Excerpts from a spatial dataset
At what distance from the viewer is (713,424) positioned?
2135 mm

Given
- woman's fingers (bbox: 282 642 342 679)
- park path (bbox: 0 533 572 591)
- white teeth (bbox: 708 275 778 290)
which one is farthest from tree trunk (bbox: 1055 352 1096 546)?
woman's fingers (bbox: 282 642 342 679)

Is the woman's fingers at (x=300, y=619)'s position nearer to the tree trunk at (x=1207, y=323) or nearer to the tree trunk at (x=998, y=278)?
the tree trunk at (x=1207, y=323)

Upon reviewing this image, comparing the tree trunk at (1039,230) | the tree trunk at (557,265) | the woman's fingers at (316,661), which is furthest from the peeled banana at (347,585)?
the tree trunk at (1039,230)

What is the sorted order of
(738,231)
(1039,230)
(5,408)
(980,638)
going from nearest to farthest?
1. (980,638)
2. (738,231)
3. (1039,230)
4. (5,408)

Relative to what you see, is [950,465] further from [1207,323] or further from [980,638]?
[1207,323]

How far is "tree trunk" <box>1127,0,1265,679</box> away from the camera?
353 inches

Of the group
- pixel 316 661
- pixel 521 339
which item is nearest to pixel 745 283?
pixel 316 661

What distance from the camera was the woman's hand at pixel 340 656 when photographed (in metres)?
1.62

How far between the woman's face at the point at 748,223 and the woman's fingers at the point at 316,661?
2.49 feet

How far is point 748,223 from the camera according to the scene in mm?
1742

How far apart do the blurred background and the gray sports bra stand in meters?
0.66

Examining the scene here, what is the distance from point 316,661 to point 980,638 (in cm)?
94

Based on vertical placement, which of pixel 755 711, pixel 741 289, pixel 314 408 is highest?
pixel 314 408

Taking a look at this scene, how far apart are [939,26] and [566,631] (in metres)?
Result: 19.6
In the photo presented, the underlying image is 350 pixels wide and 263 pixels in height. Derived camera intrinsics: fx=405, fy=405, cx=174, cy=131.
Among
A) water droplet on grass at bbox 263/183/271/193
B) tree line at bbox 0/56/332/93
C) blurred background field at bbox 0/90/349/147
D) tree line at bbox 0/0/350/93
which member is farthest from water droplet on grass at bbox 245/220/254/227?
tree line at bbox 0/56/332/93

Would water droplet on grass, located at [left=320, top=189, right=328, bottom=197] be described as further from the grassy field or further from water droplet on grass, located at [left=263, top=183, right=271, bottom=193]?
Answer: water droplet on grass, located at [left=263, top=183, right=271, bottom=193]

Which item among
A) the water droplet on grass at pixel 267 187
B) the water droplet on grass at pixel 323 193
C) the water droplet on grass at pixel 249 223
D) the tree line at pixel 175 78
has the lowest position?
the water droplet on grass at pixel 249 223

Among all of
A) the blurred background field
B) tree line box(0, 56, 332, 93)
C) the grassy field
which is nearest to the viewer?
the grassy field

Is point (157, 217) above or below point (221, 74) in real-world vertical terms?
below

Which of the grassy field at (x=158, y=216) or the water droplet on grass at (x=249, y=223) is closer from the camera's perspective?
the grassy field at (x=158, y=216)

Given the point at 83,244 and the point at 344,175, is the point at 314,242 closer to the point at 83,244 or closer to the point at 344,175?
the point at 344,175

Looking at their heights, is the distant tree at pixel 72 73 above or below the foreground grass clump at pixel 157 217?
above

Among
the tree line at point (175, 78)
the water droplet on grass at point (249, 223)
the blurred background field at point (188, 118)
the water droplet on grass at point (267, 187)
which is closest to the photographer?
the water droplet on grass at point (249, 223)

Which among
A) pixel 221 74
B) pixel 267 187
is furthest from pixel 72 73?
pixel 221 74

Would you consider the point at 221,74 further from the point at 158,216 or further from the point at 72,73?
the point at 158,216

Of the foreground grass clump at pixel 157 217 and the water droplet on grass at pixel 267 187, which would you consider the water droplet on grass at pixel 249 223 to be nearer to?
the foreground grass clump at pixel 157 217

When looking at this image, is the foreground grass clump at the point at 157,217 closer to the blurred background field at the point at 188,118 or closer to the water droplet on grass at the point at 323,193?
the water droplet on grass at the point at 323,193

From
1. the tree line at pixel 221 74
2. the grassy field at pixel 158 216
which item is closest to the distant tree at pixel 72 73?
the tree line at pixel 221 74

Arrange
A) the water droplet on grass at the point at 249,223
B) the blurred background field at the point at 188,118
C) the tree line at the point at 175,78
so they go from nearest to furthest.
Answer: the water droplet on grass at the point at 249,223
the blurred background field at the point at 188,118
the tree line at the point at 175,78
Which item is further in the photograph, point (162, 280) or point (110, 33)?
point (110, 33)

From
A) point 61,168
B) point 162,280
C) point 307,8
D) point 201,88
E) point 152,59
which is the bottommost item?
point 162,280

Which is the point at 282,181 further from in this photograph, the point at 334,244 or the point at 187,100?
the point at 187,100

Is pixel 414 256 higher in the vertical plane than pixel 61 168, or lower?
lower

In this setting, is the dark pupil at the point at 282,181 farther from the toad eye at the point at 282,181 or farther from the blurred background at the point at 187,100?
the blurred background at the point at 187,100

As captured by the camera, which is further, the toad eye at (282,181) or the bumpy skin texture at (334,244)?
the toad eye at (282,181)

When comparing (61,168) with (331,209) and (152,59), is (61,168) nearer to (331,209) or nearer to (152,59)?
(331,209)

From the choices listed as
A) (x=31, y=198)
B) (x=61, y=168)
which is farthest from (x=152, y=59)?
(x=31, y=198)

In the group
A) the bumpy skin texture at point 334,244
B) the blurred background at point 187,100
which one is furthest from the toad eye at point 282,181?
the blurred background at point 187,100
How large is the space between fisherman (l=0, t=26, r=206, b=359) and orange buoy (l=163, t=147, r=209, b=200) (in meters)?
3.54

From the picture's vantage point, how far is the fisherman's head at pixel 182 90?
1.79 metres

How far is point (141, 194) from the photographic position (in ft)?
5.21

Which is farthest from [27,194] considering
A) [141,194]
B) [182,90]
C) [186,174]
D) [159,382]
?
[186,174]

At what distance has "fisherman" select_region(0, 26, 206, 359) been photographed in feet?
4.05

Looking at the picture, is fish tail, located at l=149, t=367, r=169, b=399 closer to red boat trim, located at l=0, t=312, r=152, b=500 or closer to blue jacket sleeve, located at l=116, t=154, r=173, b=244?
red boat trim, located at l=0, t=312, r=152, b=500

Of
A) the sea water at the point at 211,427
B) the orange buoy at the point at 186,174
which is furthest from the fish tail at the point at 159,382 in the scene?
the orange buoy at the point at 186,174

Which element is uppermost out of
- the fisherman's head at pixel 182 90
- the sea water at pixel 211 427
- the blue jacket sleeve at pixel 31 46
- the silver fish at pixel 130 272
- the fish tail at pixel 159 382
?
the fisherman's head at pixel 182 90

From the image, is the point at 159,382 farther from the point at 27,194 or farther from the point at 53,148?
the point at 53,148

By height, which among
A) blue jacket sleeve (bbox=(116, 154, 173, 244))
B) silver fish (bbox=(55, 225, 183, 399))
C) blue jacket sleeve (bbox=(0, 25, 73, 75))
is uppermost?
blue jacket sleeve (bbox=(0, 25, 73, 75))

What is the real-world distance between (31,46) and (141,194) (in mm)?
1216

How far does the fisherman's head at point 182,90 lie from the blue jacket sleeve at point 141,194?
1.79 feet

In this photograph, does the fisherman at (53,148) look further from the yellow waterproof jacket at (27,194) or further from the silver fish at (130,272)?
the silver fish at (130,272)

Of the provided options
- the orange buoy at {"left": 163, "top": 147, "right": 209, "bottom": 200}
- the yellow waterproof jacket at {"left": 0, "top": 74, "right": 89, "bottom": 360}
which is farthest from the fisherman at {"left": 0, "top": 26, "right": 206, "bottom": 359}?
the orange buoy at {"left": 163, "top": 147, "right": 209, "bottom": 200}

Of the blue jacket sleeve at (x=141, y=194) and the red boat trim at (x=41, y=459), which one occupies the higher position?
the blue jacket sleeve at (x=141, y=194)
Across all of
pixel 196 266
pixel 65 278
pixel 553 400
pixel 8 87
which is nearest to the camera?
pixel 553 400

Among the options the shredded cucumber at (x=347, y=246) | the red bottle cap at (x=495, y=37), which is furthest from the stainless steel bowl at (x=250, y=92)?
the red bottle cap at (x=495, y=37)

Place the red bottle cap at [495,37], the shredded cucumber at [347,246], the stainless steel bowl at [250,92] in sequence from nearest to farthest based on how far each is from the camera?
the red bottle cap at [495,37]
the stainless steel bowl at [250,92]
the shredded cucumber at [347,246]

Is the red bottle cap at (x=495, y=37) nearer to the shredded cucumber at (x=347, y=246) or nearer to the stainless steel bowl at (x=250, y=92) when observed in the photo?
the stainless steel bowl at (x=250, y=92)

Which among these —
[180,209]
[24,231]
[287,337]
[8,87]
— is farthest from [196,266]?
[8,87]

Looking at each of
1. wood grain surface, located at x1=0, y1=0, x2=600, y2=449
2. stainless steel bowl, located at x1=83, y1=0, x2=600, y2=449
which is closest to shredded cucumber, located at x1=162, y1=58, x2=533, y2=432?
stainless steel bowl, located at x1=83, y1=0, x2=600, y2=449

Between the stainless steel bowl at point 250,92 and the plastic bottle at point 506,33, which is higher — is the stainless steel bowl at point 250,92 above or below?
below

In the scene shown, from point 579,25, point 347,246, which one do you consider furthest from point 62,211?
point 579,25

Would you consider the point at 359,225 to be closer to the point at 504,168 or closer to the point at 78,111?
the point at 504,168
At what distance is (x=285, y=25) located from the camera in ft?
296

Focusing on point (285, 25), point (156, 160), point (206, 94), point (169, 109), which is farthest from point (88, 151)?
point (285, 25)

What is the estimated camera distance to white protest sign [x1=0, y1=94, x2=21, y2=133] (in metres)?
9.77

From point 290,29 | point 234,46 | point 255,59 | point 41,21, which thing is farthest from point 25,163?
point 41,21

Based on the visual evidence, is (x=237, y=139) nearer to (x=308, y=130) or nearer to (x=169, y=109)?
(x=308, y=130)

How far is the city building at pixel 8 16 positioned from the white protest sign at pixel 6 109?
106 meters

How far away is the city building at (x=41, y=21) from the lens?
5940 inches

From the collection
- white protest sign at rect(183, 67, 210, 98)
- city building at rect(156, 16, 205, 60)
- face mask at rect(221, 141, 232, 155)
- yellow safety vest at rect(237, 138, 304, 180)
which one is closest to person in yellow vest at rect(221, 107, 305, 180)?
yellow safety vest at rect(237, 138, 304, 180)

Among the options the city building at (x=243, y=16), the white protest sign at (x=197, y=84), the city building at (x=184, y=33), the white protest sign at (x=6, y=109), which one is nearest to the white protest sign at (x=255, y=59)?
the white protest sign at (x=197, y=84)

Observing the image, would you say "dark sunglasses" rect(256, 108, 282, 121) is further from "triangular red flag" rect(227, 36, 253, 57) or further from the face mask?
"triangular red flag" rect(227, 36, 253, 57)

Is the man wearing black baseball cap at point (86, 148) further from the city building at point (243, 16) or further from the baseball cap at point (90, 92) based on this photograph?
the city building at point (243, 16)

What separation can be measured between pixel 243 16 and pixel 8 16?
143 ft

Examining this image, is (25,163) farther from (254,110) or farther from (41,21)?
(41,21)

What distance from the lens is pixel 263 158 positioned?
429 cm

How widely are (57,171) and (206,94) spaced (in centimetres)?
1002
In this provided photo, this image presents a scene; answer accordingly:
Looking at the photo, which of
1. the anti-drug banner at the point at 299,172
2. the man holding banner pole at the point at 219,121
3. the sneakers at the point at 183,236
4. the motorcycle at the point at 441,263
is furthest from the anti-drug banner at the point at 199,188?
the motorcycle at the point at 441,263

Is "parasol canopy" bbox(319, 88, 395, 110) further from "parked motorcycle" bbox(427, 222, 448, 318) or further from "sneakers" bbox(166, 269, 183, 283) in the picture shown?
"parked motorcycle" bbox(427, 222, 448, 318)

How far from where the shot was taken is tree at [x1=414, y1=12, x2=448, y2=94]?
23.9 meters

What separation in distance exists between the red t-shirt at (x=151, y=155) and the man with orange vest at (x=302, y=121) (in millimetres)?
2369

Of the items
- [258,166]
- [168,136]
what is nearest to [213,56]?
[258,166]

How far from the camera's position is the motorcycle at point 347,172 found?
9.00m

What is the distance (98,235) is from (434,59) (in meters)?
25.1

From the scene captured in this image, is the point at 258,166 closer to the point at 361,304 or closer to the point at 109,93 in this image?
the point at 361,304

» **The exercise**:
Render the stretch from the line containing "What is the distance (98,235)" through the end of the records as a JSON list of strings, one string per line, omitting blank lines.

» **Written solution**:
[
  "What is the distance (98,235) is from (434,59) (in meters)?",
  "25.1",
  "From the scene captured in this image, is the point at 258,166 closer to the point at 361,304 or closer to the point at 109,93 in this image?",
  "the point at 361,304"
]